Below is a quick description of the problem and an overview of the data:
Description
Amazon.com offers hundreds of thousands of products in their vast catalog. Customers of Amazon.com can review
purchased products on a 1 to 5-star scale, and they can read reviews left by other customers as a measure of
product quality and satisfaction. Such a rating system is subject to a customer’s subjectivity—a 4-star
product to one person may be a 5-star product to another, and a customer’s language to describe a product is
also subjective. Despite these limitations, we ask ourselves the question: Can a machine learning algorithm
accurately predict the star-rating of a review based on the words used in the review itself? Using natural
language processing, dimension-reduction techniques, and different machine learning classification algorithms,
we seek to build an accurate model.
Overview of Data
The data set consists of 3 million Amazon reviews from a span of 18 years. The original data set consists of three
columns—a star-rating, a short title, and a paragraph (the review). The distribution of the population of Amazon
reviews is unknown, but the distribution of the data set is uniform. Due to limitationsof processing power,
100,000 reviews were taken and analyzed from the original dataset. Initially, the feature space was to be
constructed from 3000 tokens, but processing power limited the tokens to 1000.
This is Figure 1, showing the balanced classes that I am trying to predict. Also note that I wanted to use 3000 tokens, but ended up with 1000 tokens. I firmly believe that sticking with 3000 would have led to more accurate models. But alas, you live and you learn.
Below is a quick summary of how I was able to cerate Document-Term-Matrices (DTMs)
Methods
The basics of natural language processing were employed to create the feature spaces. Preliminary sentiment
analysis was conducted via both the TextBlob and Vader python packages in an unsupervised way before being
compared with the actual y-response (Class/Rating). Feature spaces for machine learning were created via
Document-Term Matrices (DTMs) from stemmed tokens of the actual reviews. Tokens were created via the nltk
python package with the use of the word_tokenize function and PorterStemmer function. Each word of a review
was lower-cased (if needed) and stemmed to form a token. CountVectorizer (from sklearn package) created
ngrams of length one and extracted the 1000 most frequent tokens. These 1000 tokens became the features for
each review in the 100,000-review sample. If a feature token appeared in a review, it was recorded once. As
such, the first DTM created was a frequency DTM, which can be seen in Figure 2. The second DTM consists of
weighting with L2 Regularization, and the third and final DTM weights using L1 Regularization.

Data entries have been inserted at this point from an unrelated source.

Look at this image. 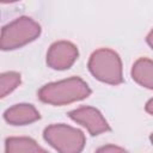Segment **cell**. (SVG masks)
<instances>
[{
  "mask_svg": "<svg viewBox=\"0 0 153 153\" xmlns=\"http://www.w3.org/2000/svg\"><path fill=\"white\" fill-rule=\"evenodd\" d=\"M90 94L91 88L79 76L47 84L38 91V98L43 103L57 106L85 99Z\"/></svg>",
  "mask_w": 153,
  "mask_h": 153,
  "instance_id": "6da1fadb",
  "label": "cell"
},
{
  "mask_svg": "<svg viewBox=\"0 0 153 153\" xmlns=\"http://www.w3.org/2000/svg\"><path fill=\"white\" fill-rule=\"evenodd\" d=\"M91 74L102 82L118 85L123 81L122 62L118 54L111 49L102 48L92 53L88 60Z\"/></svg>",
  "mask_w": 153,
  "mask_h": 153,
  "instance_id": "7a4b0ae2",
  "label": "cell"
},
{
  "mask_svg": "<svg viewBox=\"0 0 153 153\" xmlns=\"http://www.w3.org/2000/svg\"><path fill=\"white\" fill-rule=\"evenodd\" d=\"M41 35V25L29 17H19L1 30L0 45L2 50L18 49Z\"/></svg>",
  "mask_w": 153,
  "mask_h": 153,
  "instance_id": "3957f363",
  "label": "cell"
},
{
  "mask_svg": "<svg viewBox=\"0 0 153 153\" xmlns=\"http://www.w3.org/2000/svg\"><path fill=\"white\" fill-rule=\"evenodd\" d=\"M43 137L59 153H81L86 142L82 131L62 123L47 127Z\"/></svg>",
  "mask_w": 153,
  "mask_h": 153,
  "instance_id": "277c9868",
  "label": "cell"
},
{
  "mask_svg": "<svg viewBox=\"0 0 153 153\" xmlns=\"http://www.w3.org/2000/svg\"><path fill=\"white\" fill-rule=\"evenodd\" d=\"M68 116L76 123L87 129L91 135H99L109 131L110 127L99 110L92 106H80L69 111Z\"/></svg>",
  "mask_w": 153,
  "mask_h": 153,
  "instance_id": "5b68a950",
  "label": "cell"
},
{
  "mask_svg": "<svg viewBox=\"0 0 153 153\" xmlns=\"http://www.w3.org/2000/svg\"><path fill=\"white\" fill-rule=\"evenodd\" d=\"M78 48L67 41H59L50 45L47 53V63L56 71L68 69L78 59Z\"/></svg>",
  "mask_w": 153,
  "mask_h": 153,
  "instance_id": "8992f818",
  "label": "cell"
},
{
  "mask_svg": "<svg viewBox=\"0 0 153 153\" xmlns=\"http://www.w3.org/2000/svg\"><path fill=\"white\" fill-rule=\"evenodd\" d=\"M41 115L31 104H16L4 112V118L12 126H25L39 120Z\"/></svg>",
  "mask_w": 153,
  "mask_h": 153,
  "instance_id": "52a82bcc",
  "label": "cell"
},
{
  "mask_svg": "<svg viewBox=\"0 0 153 153\" xmlns=\"http://www.w3.org/2000/svg\"><path fill=\"white\" fill-rule=\"evenodd\" d=\"M131 78L139 85L153 90V61L146 57L136 60L131 68Z\"/></svg>",
  "mask_w": 153,
  "mask_h": 153,
  "instance_id": "ba28073f",
  "label": "cell"
},
{
  "mask_svg": "<svg viewBox=\"0 0 153 153\" xmlns=\"http://www.w3.org/2000/svg\"><path fill=\"white\" fill-rule=\"evenodd\" d=\"M5 153H48L35 140L25 136L8 137L5 141Z\"/></svg>",
  "mask_w": 153,
  "mask_h": 153,
  "instance_id": "9c48e42d",
  "label": "cell"
},
{
  "mask_svg": "<svg viewBox=\"0 0 153 153\" xmlns=\"http://www.w3.org/2000/svg\"><path fill=\"white\" fill-rule=\"evenodd\" d=\"M20 84V74L17 72H6L0 76V94L6 97L13 90H16Z\"/></svg>",
  "mask_w": 153,
  "mask_h": 153,
  "instance_id": "30bf717a",
  "label": "cell"
},
{
  "mask_svg": "<svg viewBox=\"0 0 153 153\" xmlns=\"http://www.w3.org/2000/svg\"><path fill=\"white\" fill-rule=\"evenodd\" d=\"M96 153H127V151L123 149L122 147H118L115 145H106V146H103L99 149H97Z\"/></svg>",
  "mask_w": 153,
  "mask_h": 153,
  "instance_id": "8fae6325",
  "label": "cell"
},
{
  "mask_svg": "<svg viewBox=\"0 0 153 153\" xmlns=\"http://www.w3.org/2000/svg\"><path fill=\"white\" fill-rule=\"evenodd\" d=\"M146 111L153 116V98L147 102V104H146Z\"/></svg>",
  "mask_w": 153,
  "mask_h": 153,
  "instance_id": "7c38bea8",
  "label": "cell"
},
{
  "mask_svg": "<svg viewBox=\"0 0 153 153\" xmlns=\"http://www.w3.org/2000/svg\"><path fill=\"white\" fill-rule=\"evenodd\" d=\"M146 41H147L148 45L153 49V30H151V31H149V33H148V35H147V37H146Z\"/></svg>",
  "mask_w": 153,
  "mask_h": 153,
  "instance_id": "4fadbf2b",
  "label": "cell"
},
{
  "mask_svg": "<svg viewBox=\"0 0 153 153\" xmlns=\"http://www.w3.org/2000/svg\"><path fill=\"white\" fill-rule=\"evenodd\" d=\"M149 139H151V142H152V143H153V134H152V135H151V137H149Z\"/></svg>",
  "mask_w": 153,
  "mask_h": 153,
  "instance_id": "5bb4252c",
  "label": "cell"
}]
</instances>
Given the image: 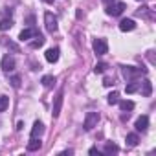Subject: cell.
<instances>
[{"label":"cell","mask_w":156,"mask_h":156,"mask_svg":"<svg viewBox=\"0 0 156 156\" xmlns=\"http://www.w3.org/2000/svg\"><path fill=\"white\" fill-rule=\"evenodd\" d=\"M88 152H90V154H98V156H99V151H98V149H96V147H92V149H90V151H88Z\"/></svg>","instance_id":"cell-26"},{"label":"cell","mask_w":156,"mask_h":156,"mask_svg":"<svg viewBox=\"0 0 156 156\" xmlns=\"http://www.w3.org/2000/svg\"><path fill=\"white\" fill-rule=\"evenodd\" d=\"M2 70H4V72L15 70V59L9 57V55H4V57H2Z\"/></svg>","instance_id":"cell-8"},{"label":"cell","mask_w":156,"mask_h":156,"mask_svg":"<svg viewBox=\"0 0 156 156\" xmlns=\"http://www.w3.org/2000/svg\"><path fill=\"white\" fill-rule=\"evenodd\" d=\"M62 90L57 94V98H55V103H53V110H51V114H53V118H57L59 114H61V107H62Z\"/></svg>","instance_id":"cell-9"},{"label":"cell","mask_w":156,"mask_h":156,"mask_svg":"<svg viewBox=\"0 0 156 156\" xmlns=\"http://www.w3.org/2000/svg\"><path fill=\"white\" fill-rule=\"evenodd\" d=\"M35 35H39V31H37V30H33V28H28V30H22V31H20L19 41H20V42H26V41H30V39H31V37H35Z\"/></svg>","instance_id":"cell-6"},{"label":"cell","mask_w":156,"mask_h":156,"mask_svg":"<svg viewBox=\"0 0 156 156\" xmlns=\"http://www.w3.org/2000/svg\"><path fill=\"white\" fill-rule=\"evenodd\" d=\"M107 101H108V105H118V101H119V94H118V92H110Z\"/></svg>","instance_id":"cell-20"},{"label":"cell","mask_w":156,"mask_h":156,"mask_svg":"<svg viewBox=\"0 0 156 156\" xmlns=\"http://www.w3.org/2000/svg\"><path fill=\"white\" fill-rule=\"evenodd\" d=\"M42 132H44L42 121H35V123H33V129H31V138H41Z\"/></svg>","instance_id":"cell-12"},{"label":"cell","mask_w":156,"mask_h":156,"mask_svg":"<svg viewBox=\"0 0 156 156\" xmlns=\"http://www.w3.org/2000/svg\"><path fill=\"white\" fill-rule=\"evenodd\" d=\"M118 103H119V108H121V110H132V108H134V101L123 99V101H118Z\"/></svg>","instance_id":"cell-16"},{"label":"cell","mask_w":156,"mask_h":156,"mask_svg":"<svg viewBox=\"0 0 156 156\" xmlns=\"http://www.w3.org/2000/svg\"><path fill=\"white\" fill-rule=\"evenodd\" d=\"M125 8H127L125 2H112V4L107 6V15H110V17H118V15L123 13Z\"/></svg>","instance_id":"cell-2"},{"label":"cell","mask_w":156,"mask_h":156,"mask_svg":"<svg viewBox=\"0 0 156 156\" xmlns=\"http://www.w3.org/2000/svg\"><path fill=\"white\" fill-rule=\"evenodd\" d=\"M119 149H118V145H114V143H107V147H105V154H112V152H118Z\"/></svg>","instance_id":"cell-23"},{"label":"cell","mask_w":156,"mask_h":156,"mask_svg":"<svg viewBox=\"0 0 156 156\" xmlns=\"http://www.w3.org/2000/svg\"><path fill=\"white\" fill-rule=\"evenodd\" d=\"M44 20H46V30H48L50 33L57 31V17H55L53 13L46 11V13H44Z\"/></svg>","instance_id":"cell-4"},{"label":"cell","mask_w":156,"mask_h":156,"mask_svg":"<svg viewBox=\"0 0 156 156\" xmlns=\"http://www.w3.org/2000/svg\"><path fill=\"white\" fill-rule=\"evenodd\" d=\"M94 51H96V55H105V53L108 51L107 41H105V39H96V41H94Z\"/></svg>","instance_id":"cell-5"},{"label":"cell","mask_w":156,"mask_h":156,"mask_svg":"<svg viewBox=\"0 0 156 156\" xmlns=\"http://www.w3.org/2000/svg\"><path fill=\"white\" fill-rule=\"evenodd\" d=\"M98 121H99V114H98V112H88L87 118H85V123H83L85 130H92V129L98 125Z\"/></svg>","instance_id":"cell-3"},{"label":"cell","mask_w":156,"mask_h":156,"mask_svg":"<svg viewBox=\"0 0 156 156\" xmlns=\"http://www.w3.org/2000/svg\"><path fill=\"white\" fill-rule=\"evenodd\" d=\"M41 83H42V85H44L46 88H50V87H51V85L55 83V77H53V75H44L42 79H41Z\"/></svg>","instance_id":"cell-18"},{"label":"cell","mask_w":156,"mask_h":156,"mask_svg":"<svg viewBox=\"0 0 156 156\" xmlns=\"http://www.w3.org/2000/svg\"><path fill=\"white\" fill-rule=\"evenodd\" d=\"M22 129H24V123H22V121H19V123H17V130H22Z\"/></svg>","instance_id":"cell-27"},{"label":"cell","mask_w":156,"mask_h":156,"mask_svg":"<svg viewBox=\"0 0 156 156\" xmlns=\"http://www.w3.org/2000/svg\"><path fill=\"white\" fill-rule=\"evenodd\" d=\"M46 61H48V62H57V61H59V48H50V50H46Z\"/></svg>","instance_id":"cell-11"},{"label":"cell","mask_w":156,"mask_h":156,"mask_svg":"<svg viewBox=\"0 0 156 156\" xmlns=\"http://www.w3.org/2000/svg\"><path fill=\"white\" fill-rule=\"evenodd\" d=\"M138 134H127V145L129 147H136L138 145Z\"/></svg>","instance_id":"cell-19"},{"label":"cell","mask_w":156,"mask_h":156,"mask_svg":"<svg viewBox=\"0 0 156 156\" xmlns=\"http://www.w3.org/2000/svg\"><path fill=\"white\" fill-rule=\"evenodd\" d=\"M121 72H123V77H125V79H134V77L145 73L147 70H145V68H134V66H123Z\"/></svg>","instance_id":"cell-1"},{"label":"cell","mask_w":156,"mask_h":156,"mask_svg":"<svg viewBox=\"0 0 156 156\" xmlns=\"http://www.w3.org/2000/svg\"><path fill=\"white\" fill-rule=\"evenodd\" d=\"M44 2H46V4H53V0H44Z\"/></svg>","instance_id":"cell-30"},{"label":"cell","mask_w":156,"mask_h":156,"mask_svg":"<svg viewBox=\"0 0 156 156\" xmlns=\"http://www.w3.org/2000/svg\"><path fill=\"white\" fill-rule=\"evenodd\" d=\"M134 127H136L138 132H145V130L149 129V118H147V116H140V118L136 119V125H134Z\"/></svg>","instance_id":"cell-7"},{"label":"cell","mask_w":156,"mask_h":156,"mask_svg":"<svg viewBox=\"0 0 156 156\" xmlns=\"http://www.w3.org/2000/svg\"><path fill=\"white\" fill-rule=\"evenodd\" d=\"M138 88H140V83H136V81H132L130 85H127V87H125V90H127V94H134V92H136Z\"/></svg>","instance_id":"cell-22"},{"label":"cell","mask_w":156,"mask_h":156,"mask_svg":"<svg viewBox=\"0 0 156 156\" xmlns=\"http://www.w3.org/2000/svg\"><path fill=\"white\" fill-rule=\"evenodd\" d=\"M105 70H107V64H105V62H99V64H96V68H94L96 73H103Z\"/></svg>","instance_id":"cell-25"},{"label":"cell","mask_w":156,"mask_h":156,"mask_svg":"<svg viewBox=\"0 0 156 156\" xmlns=\"http://www.w3.org/2000/svg\"><path fill=\"white\" fill-rule=\"evenodd\" d=\"M136 28V22L132 20V19H123L121 22H119V30L121 31H132Z\"/></svg>","instance_id":"cell-10"},{"label":"cell","mask_w":156,"mask_h":156,"mask_svg":"<svg viewBox=\"0 0 156 156\" xmlns=\"http://www.w3.org/2000/svg\"><path fill=\"white\" fill-rule=\"evenodd\" d=\"M41 147H42V141L37 140V138H31L30 143H28V151H39Z\"/></svg>","instance_id":"cell-14"},{"label":"cell","mask_w":156,"mask_h":156,"mask_svg":"<svg viewBox=\"0 0 156 156\" xmlns=\"http://www.w3.org/2000/svg\"><path fill=\"white\" fill-rule=\"evenodd\" d=\"M8 107H9V98H6V96H0V112H4Z\"/></svg>","instance_id":"cell-21"},{"label":"cell","mask_w":156,"mask_h":156,"mask_svg":"<svg viewBox=\"0 0 156 156\" xmlns=\"http://www.w3.org/2000/svg\"><path fill=\"white\" fill-rule=\"evenodd\" d=\"M11 26H13L11 19H2V20H0V31H8Z\"/></svg>","instance_id":"cell-17"},{"label":"cell","mask_w":156,"mask_h":156,"mask_svg":"<svg viewBox=\"0 0 156 156\" xmlns=\"http://www.w3.org/2000/svg\"><path fill=\"white\" fill-rule=\"evenodd\" d=\"M103 2H105V4H112V2H114V0H103Z\"/></svg>","instance_id":"cell-29"},{"label":"cell","mask_w":156,"mask_h":156,"mask_svg":"<svg viewBox=\"0 0 156 156\" xmlns=\"http://www.w3.org/2000/svg\"><path fill=\"white\" fill-rule=\"evenodd\" d=\"M103 85H105V87H110V85H112V81H110V79H105V83H103Z\"/></svg>","instance_id":"cell-28"},{"label":"cell","mask_w":156,"mask_h":156,"mask_svg":"<svg viewBox=\"0 0 156 156\" xmlns=\"http://www.w3.org/2000/svg\"><path fill=\"white\" fill-rule=\"evenodd\" d=\"M141 85H143V88H141V94H143L145 98H149V96L152 94V83H151L149 79H145Z\"/></svg>","instance_id":"cell-13"},{"label":"cell","mask_w":156,"mask_h":156,"mask_svg":"<svg viewBox=\"0 0 156 156\" xmlns=\"http://www.w3.org/2000/svg\"><path fill=\"white\" fill-rule=\"evenodd\" d=\"M42 44H44V37H42V35L39 33V35H35V41H33V42H31L30 46H31L33 50H37V48H41Z\"/></svg>","instance_id":"cell-15"},{"label":"cell","mask_w":156,"mask_h":156,"mask_svg":"<svg viewBox=\"0 0 156 156\" xmlns=\"http://www.w3.org/2000/svg\"><path fill=\"white\" fill-rule=\"evenodd\" d=\"M9 83H11V87H13V88H19V87H20V77H19V75L9 77Z\"/></svg>","instance_id":"cell-24"}]
</instances>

This is a frequency DTM–it counts the amount of times a work (or rather, token) appears in a review.
You guys want to see some code!?!
## Importing nltk dependecies
from nltk.tokenize import RegexpTokenizer
from nltk.corpus import stopwords
from nltk.stem.porter import PorterStemmer
from nltk import wordpunct_tokenize
## Setting up stop words and Porter Stemmer
en_stop = stopwords.words('english')
en_stop.extend([".","-","(", ")","/", ",", "’", "”","“", "\n", "'", "!"])
en_stop.extend([";", ".(", ",(", "?", "?)", "),", ")."])
## One last stop word extension
en_stop.extend(['#', '$', '%', '&', "''", "'d", "'ll", "'m", "'re", "'s", "'the", "'ve", '*', '+', '--', '..', '...', '.i',
'.it', '.the', '0', '1', '1.', '1/2', '1/4', '10', '100', '11', '12', '13', '14', '15', '16', '17', '18',
'1980', '1st', '2', '2-3', '2.', '20', '200', '2000', '2003', '2005', '24', '25', '2nd', '3', '3.', '30',
'300', '35', '3d', '3rd', '4', '40', '45', '4th', '5', '50', '500', '6', '60', '7', '70', '8', '80', '9',
'90', ':', '<', '=', '>', '@', '[', ']', '`', '``'])
# Create p_stemmer of class PorterStemmer
p_stemmer = PorterStemmer()